* Written request:
Rewrite the floor cross member passage from "As described above, the" to "side sill 15.", putting "rocker panel 15" wherever "side sill 15" appears.

* Passage:
>>>>

In addition, in this embodiment, the inclination angles of the front inclined wall portion 22a and rear inclined wall portion 25a of the first floor cross member 20 are set smaller than the inclination angles of the bracket front wall portion 32 and bracket rear wall portion 33 of the outer seat bracket 30. The inclination angles are the acute angles formed by the floor panel 1 and the front inclined wall portion 22a and rear inclined wall portion 25a, respectively, and the acute angles formed by the floor panel 1 and the bracket front wall portion 32 and bracket rear wall portion 33, respectively. This configuration reduces the risk of the cable 40 getting caught, thereby improving assembly ease.

In addition, in this embodiment, the lower end of the vehicle widthwise outer portion of the front inclined wall portion 22a of the member front portion 22 (the inclined wall portion located at the vehicle widthwise end of the cross member) is farther from the member upper surface portion 21 (the upper end of the inclined wall portion) than the lower end of the vehicle widthwise intermediate portion of the front inclined wall portion 22a (the inclined wall portion located at the vehicle widthwise intermediate portion of the cross member), and the lower end of the flared wall portion 22c of the member rear portion 25 is farther from the member upper surface portion 21 (the upper end of the inclined wall portion) than the lower end of the rear inclined wall portion 25a. In other words, the lower end of the vehicle widthwise outer portion of the front inclined wall portion 22a is located further forward of the vehicle than the lower end of the vehicle widthwise intermediate portion, and the lower end of the vehicle widthwise outer portion of the rear inclined wall portion 25a is located further rearward of the lower end of the vehicle widthwise intermediate portion.

As described above, the inclined surfaces (the vehicle widthwise outer portions of the front inclined wall portion 22a and the rear inclined wall portion 25a) on the outside of the vehicle of the first floor cross member 20 extend in the fore-and-aft direction of the vehicle, preventing the cable 40 from getting caught and improving the workability of assembling the cable 40. Furthermore, because the front inclined wall portion 22a and the rear inclined wall portion 25a extend in the fore-and-aft direction of the vehicle, the inclined surfaces (the front inclined wall portion 22a and the rear inclined wall portion 25a) can withstand loads from the outside of the side sill 15.

<<<<

* Recorded data:
>>>>

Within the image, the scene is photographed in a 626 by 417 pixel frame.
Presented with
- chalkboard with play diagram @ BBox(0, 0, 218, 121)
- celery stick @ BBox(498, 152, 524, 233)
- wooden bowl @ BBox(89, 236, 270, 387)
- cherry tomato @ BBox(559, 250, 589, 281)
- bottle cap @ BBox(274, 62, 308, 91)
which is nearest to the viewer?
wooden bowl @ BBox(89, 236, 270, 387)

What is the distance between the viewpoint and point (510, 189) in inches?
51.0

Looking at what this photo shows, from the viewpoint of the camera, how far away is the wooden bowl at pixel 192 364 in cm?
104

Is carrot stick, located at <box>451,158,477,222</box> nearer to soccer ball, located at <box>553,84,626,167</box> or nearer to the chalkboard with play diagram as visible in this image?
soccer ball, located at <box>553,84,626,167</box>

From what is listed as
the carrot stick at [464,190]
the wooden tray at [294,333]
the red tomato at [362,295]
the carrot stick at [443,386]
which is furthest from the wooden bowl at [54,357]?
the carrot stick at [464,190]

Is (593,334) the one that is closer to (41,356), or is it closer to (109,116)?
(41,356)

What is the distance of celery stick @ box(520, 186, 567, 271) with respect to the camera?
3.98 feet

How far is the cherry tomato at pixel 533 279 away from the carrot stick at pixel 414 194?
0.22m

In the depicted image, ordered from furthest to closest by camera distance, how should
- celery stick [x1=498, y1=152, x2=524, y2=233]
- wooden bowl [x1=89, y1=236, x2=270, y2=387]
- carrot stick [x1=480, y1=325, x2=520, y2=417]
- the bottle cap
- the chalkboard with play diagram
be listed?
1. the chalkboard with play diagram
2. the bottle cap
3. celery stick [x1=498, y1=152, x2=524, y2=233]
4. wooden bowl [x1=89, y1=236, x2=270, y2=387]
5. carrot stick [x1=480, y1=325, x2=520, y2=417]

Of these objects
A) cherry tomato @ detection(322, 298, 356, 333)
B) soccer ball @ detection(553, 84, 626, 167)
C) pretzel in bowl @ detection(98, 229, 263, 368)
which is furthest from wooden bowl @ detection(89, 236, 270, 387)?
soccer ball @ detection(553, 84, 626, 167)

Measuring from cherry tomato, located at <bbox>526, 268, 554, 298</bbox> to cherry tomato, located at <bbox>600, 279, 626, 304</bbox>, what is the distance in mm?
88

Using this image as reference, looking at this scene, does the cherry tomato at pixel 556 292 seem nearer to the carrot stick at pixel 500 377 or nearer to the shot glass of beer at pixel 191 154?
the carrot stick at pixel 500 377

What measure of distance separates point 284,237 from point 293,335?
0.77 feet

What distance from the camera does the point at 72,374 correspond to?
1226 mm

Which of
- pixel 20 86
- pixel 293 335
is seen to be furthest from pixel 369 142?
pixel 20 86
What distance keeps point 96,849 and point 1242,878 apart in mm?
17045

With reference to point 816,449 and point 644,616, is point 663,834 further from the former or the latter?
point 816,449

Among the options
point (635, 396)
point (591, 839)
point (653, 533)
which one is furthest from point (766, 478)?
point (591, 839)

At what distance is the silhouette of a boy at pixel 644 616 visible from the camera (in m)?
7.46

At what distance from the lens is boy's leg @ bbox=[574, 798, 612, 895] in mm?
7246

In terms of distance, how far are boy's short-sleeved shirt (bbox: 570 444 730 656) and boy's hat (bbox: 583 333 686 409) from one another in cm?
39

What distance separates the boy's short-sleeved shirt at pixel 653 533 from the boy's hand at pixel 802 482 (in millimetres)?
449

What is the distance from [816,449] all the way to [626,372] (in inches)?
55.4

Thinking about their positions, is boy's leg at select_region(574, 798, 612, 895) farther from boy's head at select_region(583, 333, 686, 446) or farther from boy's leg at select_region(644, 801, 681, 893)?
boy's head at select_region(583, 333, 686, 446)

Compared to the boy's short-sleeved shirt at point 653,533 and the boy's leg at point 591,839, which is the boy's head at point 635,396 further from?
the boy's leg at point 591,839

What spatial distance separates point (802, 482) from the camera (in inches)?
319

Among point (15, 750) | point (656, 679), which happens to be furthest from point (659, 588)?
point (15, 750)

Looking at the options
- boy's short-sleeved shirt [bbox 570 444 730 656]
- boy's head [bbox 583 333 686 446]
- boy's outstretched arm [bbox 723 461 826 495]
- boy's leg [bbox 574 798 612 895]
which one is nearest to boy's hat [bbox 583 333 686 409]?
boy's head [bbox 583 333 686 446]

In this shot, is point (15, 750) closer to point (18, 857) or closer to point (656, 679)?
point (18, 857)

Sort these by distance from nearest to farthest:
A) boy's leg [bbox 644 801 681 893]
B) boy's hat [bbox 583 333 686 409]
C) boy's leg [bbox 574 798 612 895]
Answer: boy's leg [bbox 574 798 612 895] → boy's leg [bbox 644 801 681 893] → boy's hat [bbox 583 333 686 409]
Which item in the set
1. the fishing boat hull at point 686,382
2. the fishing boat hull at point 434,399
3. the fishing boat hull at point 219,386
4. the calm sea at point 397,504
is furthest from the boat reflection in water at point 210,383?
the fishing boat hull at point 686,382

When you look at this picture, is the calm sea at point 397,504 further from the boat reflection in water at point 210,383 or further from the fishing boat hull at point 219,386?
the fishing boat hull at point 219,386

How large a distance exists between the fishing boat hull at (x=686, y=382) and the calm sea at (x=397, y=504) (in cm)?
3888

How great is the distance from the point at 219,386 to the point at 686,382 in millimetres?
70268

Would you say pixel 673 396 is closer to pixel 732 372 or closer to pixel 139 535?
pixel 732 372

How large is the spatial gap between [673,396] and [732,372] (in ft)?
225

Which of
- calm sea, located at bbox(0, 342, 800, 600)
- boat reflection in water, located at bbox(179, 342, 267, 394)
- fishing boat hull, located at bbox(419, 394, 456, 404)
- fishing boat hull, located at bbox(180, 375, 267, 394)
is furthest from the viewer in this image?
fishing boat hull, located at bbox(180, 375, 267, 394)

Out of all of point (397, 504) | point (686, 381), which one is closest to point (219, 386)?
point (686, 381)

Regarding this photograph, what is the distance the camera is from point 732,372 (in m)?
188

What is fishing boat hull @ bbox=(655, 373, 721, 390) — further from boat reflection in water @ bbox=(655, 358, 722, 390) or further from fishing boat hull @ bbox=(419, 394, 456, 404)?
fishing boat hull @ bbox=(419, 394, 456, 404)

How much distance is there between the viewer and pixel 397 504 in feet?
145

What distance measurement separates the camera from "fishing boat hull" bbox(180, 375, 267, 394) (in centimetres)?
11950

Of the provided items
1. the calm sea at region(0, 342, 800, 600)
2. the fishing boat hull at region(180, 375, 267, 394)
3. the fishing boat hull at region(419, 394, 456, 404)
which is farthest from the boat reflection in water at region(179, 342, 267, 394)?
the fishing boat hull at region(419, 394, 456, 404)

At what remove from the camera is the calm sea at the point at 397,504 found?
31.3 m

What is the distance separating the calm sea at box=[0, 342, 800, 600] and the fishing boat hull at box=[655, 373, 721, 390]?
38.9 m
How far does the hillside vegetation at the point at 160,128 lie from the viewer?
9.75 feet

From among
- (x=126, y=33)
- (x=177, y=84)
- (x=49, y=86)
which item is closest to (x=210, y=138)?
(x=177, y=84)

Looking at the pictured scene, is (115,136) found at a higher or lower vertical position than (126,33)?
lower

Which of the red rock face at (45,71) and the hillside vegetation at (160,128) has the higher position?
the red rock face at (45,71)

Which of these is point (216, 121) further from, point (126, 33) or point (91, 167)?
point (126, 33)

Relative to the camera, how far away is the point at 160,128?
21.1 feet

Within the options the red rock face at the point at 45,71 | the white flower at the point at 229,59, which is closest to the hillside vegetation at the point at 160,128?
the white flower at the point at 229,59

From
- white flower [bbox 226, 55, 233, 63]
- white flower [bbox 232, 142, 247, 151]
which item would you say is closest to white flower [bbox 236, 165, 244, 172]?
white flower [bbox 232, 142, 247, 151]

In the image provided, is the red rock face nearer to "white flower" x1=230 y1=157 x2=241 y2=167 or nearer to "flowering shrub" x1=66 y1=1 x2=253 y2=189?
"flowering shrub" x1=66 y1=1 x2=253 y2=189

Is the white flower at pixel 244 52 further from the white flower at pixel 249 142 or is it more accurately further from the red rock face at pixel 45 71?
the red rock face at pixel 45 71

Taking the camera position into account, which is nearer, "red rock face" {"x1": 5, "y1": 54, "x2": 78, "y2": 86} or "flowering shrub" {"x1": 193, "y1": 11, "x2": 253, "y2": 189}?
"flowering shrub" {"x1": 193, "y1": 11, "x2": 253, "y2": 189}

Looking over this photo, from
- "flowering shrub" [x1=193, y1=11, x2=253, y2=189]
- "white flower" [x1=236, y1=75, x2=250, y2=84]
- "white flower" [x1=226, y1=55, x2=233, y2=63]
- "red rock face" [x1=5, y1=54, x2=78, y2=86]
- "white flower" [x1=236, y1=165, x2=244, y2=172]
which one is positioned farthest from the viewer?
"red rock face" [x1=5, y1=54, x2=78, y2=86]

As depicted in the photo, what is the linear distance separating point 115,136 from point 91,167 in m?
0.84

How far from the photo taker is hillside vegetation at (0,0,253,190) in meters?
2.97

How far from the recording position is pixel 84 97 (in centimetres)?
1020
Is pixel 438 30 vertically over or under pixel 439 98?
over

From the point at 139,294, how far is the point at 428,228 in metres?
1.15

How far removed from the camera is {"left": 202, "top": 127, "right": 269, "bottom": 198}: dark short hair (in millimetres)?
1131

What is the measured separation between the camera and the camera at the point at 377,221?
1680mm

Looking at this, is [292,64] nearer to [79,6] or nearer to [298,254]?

<<<<

* Correct result:
As described above, the inclined surfaces (the vehicle widthwise outer portions of the front inclined wall portion 22a and the rear inclined wall portion 25a) on the outside of the vehicle of the first floor cross member 20 extend in the fore-and-aft direction of the vehicle, preventing the cable 40 from getting caught and improving the workability of assembling the cable 40. Furthermore, because the front inclined wall portion 22a and the rear inclined wall portion 25a extend in the fore-and-aft direction of the vehicle, the inclined surfaces (the front inclined wall portion 22a and the rear inclined wall portion 25a) can withstand loads from the outside of the rocker panel 15.